(Source listing)
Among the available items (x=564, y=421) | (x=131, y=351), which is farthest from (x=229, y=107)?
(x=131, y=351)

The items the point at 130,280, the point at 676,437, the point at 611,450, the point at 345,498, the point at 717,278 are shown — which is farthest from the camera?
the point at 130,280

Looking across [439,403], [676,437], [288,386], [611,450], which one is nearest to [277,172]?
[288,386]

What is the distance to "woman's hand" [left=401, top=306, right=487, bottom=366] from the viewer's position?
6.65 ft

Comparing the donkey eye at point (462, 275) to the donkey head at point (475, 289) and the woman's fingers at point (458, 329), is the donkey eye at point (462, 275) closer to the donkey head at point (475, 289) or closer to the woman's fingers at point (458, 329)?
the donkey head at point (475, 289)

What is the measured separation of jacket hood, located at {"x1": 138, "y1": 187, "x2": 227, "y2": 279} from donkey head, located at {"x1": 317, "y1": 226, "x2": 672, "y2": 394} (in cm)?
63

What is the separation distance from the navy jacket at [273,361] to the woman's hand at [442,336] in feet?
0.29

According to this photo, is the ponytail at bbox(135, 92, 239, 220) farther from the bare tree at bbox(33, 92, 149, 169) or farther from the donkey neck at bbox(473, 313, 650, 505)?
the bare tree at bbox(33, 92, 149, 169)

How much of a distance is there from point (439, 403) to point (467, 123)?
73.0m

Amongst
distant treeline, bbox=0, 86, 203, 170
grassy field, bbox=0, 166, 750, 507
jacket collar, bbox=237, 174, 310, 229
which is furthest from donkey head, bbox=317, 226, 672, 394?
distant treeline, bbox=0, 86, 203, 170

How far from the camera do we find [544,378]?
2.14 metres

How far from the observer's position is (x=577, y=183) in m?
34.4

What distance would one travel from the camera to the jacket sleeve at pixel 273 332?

Work required =
Please quote the entire listing above word for word.

Exercise solution =
Among the available items (x=564, y=421) | (x=131, y=351), which is farthest from (x=229, y=107)?
(x=131, y=351)

The items the point at 130,280, the point at 676,437, the point at 611,450, the point at 345,498, the point at 717,278 are shown — which is farthest from the camera?
the point at 130,280

Looking across [439,403], [676,437], [288,386], [611,450], which one is nearest to [277,172]?
[288,386]

What is the distance to "woman's hand" [left=401, top=306, right=487, bottom=366] from the viewer's position?
6.65 ft

Comparing the donkey eye at point (462, 275) to the donkey head at point (475, 289) and the woman's fingers at point (458, 329), is the donkey eye at point (462, 275) closer to the donkey head at point (475, 289) or closer to the woman's fingers at point (458, 329)?
the donkey head at point (475, 289)

What is the measured separation of jacket hood, located at {"x1": 138, "y1": 187, "x2": 227, "y2": 279} from donkey head, located at {"x1": 317, "y1": 226, "x2": 672, "y2": 394} (in cm)?
63

What is the separation distance from the navy jacket at [273,361] to the woman's hand at [442,336] in feet?
0.29

According to this photo, is the ponytail at bbox(135, 92, 239, 220) farther from the bare tree at bbox(33, 92, 149, 169) or farther from the donkey neck at bbox(473, 313, 650, 505)?
the bare tree at bbox(33, 92, 149, 169)

How much of a distance is there from point (439, 403) to point (467, 123)?
73.0m

Amongst
distant treeline, bbox=0, 86, 203, 170
grassy field, bbox=0, 166, 750, 507
jacket collar, bbox=237, 174, 310, 229
which is furthest from donkey head, bbox=317, 226, 672, 394?
distant treeline, bbox=0, 86, 203, 170

How far from the camera do we find [544,378]?
2.14 metres

How far from the observer's position is (x=577, y=183) in m?
34.4

What distance would one travel from the camera to the jacket sleeve at pixel 273 332?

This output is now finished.